**TASK GOAL:** Render each line of the listing below as a string in a JSON list, one string per line, leaving out blank lines.

**GIVEN ENTRIES:**
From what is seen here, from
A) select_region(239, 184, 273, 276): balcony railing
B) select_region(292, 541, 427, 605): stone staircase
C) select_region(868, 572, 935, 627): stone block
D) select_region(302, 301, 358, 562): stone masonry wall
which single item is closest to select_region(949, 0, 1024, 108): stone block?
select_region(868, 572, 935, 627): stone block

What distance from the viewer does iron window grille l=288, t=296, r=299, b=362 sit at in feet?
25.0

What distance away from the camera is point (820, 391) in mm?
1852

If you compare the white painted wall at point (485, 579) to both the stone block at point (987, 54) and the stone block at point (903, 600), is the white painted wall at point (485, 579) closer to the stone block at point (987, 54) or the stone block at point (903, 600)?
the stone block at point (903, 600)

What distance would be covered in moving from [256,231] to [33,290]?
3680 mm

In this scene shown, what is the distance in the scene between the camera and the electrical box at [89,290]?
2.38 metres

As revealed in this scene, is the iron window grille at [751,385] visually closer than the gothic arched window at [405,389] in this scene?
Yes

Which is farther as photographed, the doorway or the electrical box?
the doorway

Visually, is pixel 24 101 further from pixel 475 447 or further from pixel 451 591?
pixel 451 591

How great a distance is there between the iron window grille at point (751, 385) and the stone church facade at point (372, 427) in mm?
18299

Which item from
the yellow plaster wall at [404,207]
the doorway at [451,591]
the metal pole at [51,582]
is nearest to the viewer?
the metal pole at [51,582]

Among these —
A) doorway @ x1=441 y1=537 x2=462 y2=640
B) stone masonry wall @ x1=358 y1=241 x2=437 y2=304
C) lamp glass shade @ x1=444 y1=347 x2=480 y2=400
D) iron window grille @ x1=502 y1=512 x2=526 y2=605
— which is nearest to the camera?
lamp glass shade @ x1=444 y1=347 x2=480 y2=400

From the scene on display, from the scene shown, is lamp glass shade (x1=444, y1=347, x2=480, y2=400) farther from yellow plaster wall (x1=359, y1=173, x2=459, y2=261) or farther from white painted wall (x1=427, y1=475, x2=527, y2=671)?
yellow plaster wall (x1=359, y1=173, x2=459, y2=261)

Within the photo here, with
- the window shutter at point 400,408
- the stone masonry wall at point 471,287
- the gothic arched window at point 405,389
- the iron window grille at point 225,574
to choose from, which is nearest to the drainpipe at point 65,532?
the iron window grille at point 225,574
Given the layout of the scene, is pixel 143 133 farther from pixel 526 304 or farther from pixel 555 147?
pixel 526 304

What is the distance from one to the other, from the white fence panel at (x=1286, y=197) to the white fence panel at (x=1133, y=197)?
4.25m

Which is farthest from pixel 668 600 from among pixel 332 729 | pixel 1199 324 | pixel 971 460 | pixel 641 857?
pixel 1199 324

**CORRECT RESULT:**
[
  "From what is seen here, from",
  "A) select_region(239, 184, 273, 276): balcony railing",
  "B) select_region(292, 541, 427, 605): stone staircase",
  "C) select_region(868, 572, 935, 627): stone block",
  "D) select_region(302, 301, 358, 562): stone masonry wall",
  "which single item is closest to select_region(949, 0, 1024, 108): stone block?",
  "select_region(868, 572, 935, 627): stone block",
  "What distance from the viewer does iron window grille l=288, t=296, r=299, b=362 sit at in feet?",
  "25.0",
  "What distance away from the camera is point (820, 391) in mm?",
  "1852",
  "If you compare the white painted wall at point (485, 579) to both the stone block at point (987, 54) and the stone block at point (903, 600), is the white painted wall at point (485, 579) closer to the stone block at point (987, 54) or the stone block at point (903, 600)?",
  "the stone block at point (903, 600)",
  "What distance would be covered in moving from [256,231] to [33,290]?",
  "3680 mm",
  "In this scene shown, what is the distance in the scene between the camera and the electrical box at [89,290]?",
  "2.38 metres",
  "As revealed in this scene, is the iron window grille at [751,385] visually closer than the gothic arched window at [405,389] in this scene?",
  "Yes",
  "Which is farther as photographed, the doorway or the electrical box?",
  "the doorway",
  "Visually, is pixel 24 101 further from pixel 475 447 or further from pixel 451 591?",
  "pixel 451 591",
  "How great a distance is there between the iron window grille at point (751, 385) and the stone church facade at point (372, 427) in mm?",
  "18299",
  "Which item from",
  "the yellow plaster wall at [404,207]",
  "the doorway at [451,591]",
  "the metal pole at [51,582]",
  "is nearest to the viewer?",
  "the metal pole at [51,582]",
  "Among these —",
  "A) doorway @ x1=441 y1=537 x2=462 y2=640",
  "B) stone masonry wall @ x1=358 y1=241 x2=437 y2=304",
  "C) lamp glass shade @ x1=444 y1=347 x2=480 y2=400",
  "D) iron window grille @ x1=502 y1=512 x2=526 y2=605",
  "— which is nearest to the camera?",
  "lamp glass shade @ x1=444 y1=347 x2=480 y2=400",
  "From the scene on display, from the scene shown, is lamp glass shade (x1=444, y1=347, x2=480, y2=400) farther from yellow plaster wall (x1=359, y1=173, x2=459, y2=261) or farther from white painted wall (x1=427, y1=475, x2=527, y2=671)?",
  "yellow plaster wall (x1=359, y1=173, x2=459, y2=261)",
  "Within the photo here, with",
  "- the window shutter at point 400,408",
  "- the stone masonry wall at point 471,287",
  "- the gothic arched window at point 405,389",
  "- the iron window grille at point 225,574",
  "to choose from, which is nearest to the drainpipe at point 65,532?",
  "the iron window grille at point 225,574",
  "Given the layout of the scene, is pixel 143 133 farther from pixel 526 304 or farther from pixel 555 147?",
  "pixel 526 304",
  "What is the distance from one to the other, from the white fence panel at (x=1286, y=197) to the white fence panel at (x=1133, y=197)?",
  "4.25m",
  "Which is farthest from pixel 668 600 from among pixel 332 729 | pixel 1199 324 | pixel 971 460 | pixel 641 857?",
  "pixel 1199 324"
]